» Task goal
Return each entry word for word, without its pictures.

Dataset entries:
-*-*-

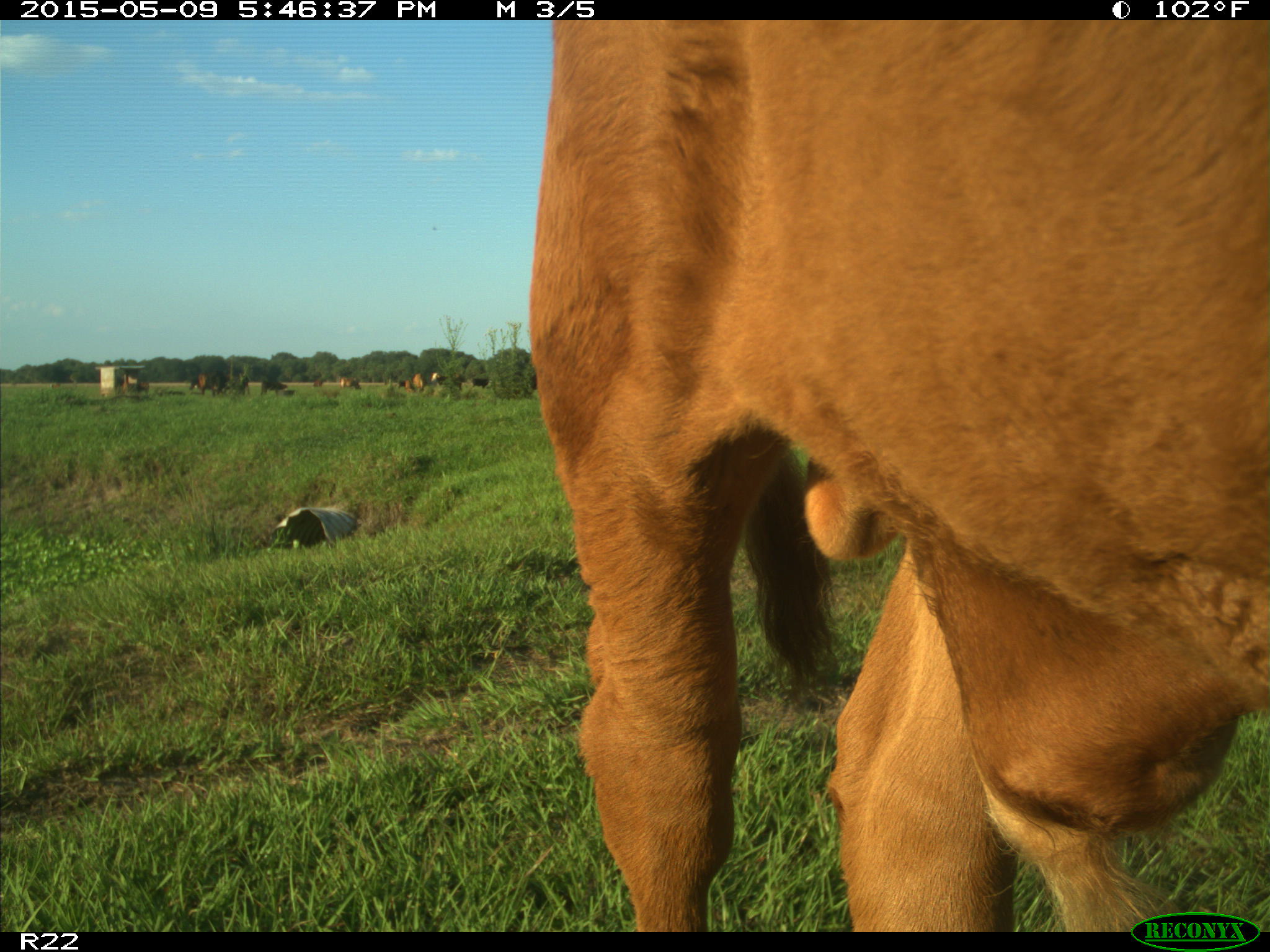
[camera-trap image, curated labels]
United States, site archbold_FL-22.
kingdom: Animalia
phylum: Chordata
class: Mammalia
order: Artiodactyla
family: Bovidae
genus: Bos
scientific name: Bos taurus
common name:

-*-*-

» Result of the exercise
[camera-trap image, curated labels]
United States, site archbold_FL-22.
kingdom: Animalia
phylum: Chordata
class: Mammalia
order: Artiodactyla
family: Bovidae
genus: Bos
scientific name: Bos taurus
common name:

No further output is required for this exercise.